Hallo Palim,
das ist wohl eine Frage des Geschmacks bzw. der persönlichen Präferenzen (ist eigentlich dasselbe...?!), seit ich viel mit Handschrift mache, bin ich deutlich schneller als mit rein digitalen Vorlagen. Das liegt bei mir hauptsächlich an dem genannten Problem: Ich will, dass alles akkurat angeordnet ist, nichts verschoben ist und dann tendiere ich auch dazu, wenn der Rechner schon läuft, noch schnell andere Dinge zu machen... 
Die ABs kann ich trotzdem weiter nutzen. Einfach kopieren und/oder scannen. Ich hätte auch nicht gedacht, dass ich - der sonst eher der Fortschrittstyp ist - in dieser Hinsicht wieder überspitzt gesagt in der Steinzeit lande. 
der Buntflieger
Zum von mir fett markierten:
Das Problem lässt sich relativ schnell lösen, wenn man sich mit den verschiedenen Bearbeitungsprogrammen auseinandersetzt. Dann passiert es relativ selten, dass sich alles komisch verschiebt.
Und langfristig spart man auf jeden Fall Zeit, wenn man das Arbeitsblatt wieder verwenden kann.
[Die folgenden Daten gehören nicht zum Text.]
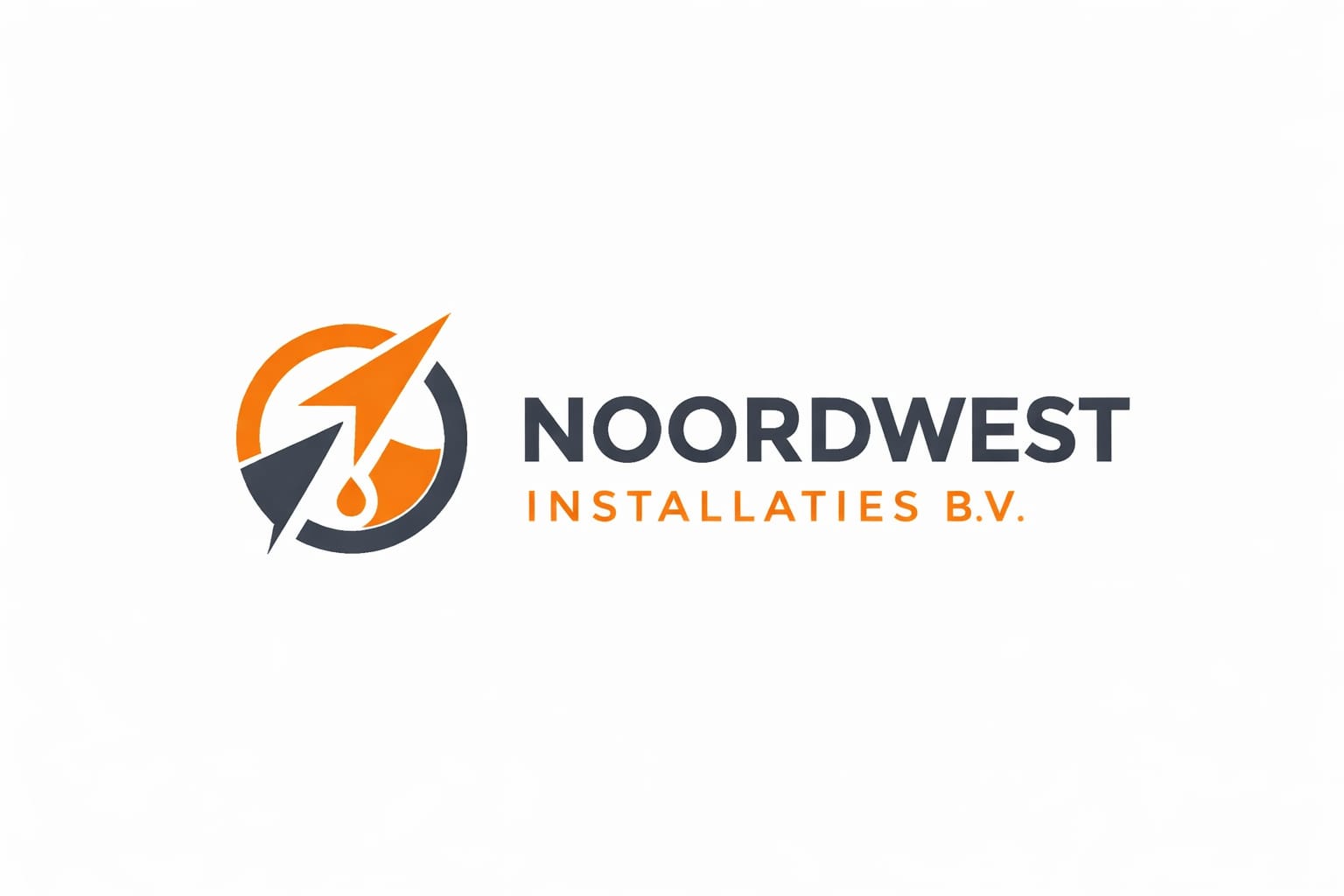 Noordwest Installaties B.V.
Aber das ist eigentlich schon total Off-Topic.
Zur Frage:
Im Gegensatz zu dem, was einige von euch schreiben, fand ich mein Ref in Bayern fast entspannt (aber wirklich nur im Vergleich zu euch - eigentlich war es auch super anstrengend
) obwohl es bei uns an Mittel- und Grundschulen auch nochmal anders ist.
Die ersten 2-3 Wochen waren fast nur Hospitationen und Seminarsitzungen. Dann hat man mit einer Stunde die Woche pro Fach angefangen. Ab den Allerheiligenferien hatte man dann eine Klasse pro Fach. Die Seminarlehrer und einige Mitrefs saßen anfangs immer hinten drin. Da verliert man nach ner Weile die Angst vor Beobachtung 
Am Halbjahr wurden die Klassen teilweise getauscht oder schrittweise noch mehr übernommen (wenn möglich).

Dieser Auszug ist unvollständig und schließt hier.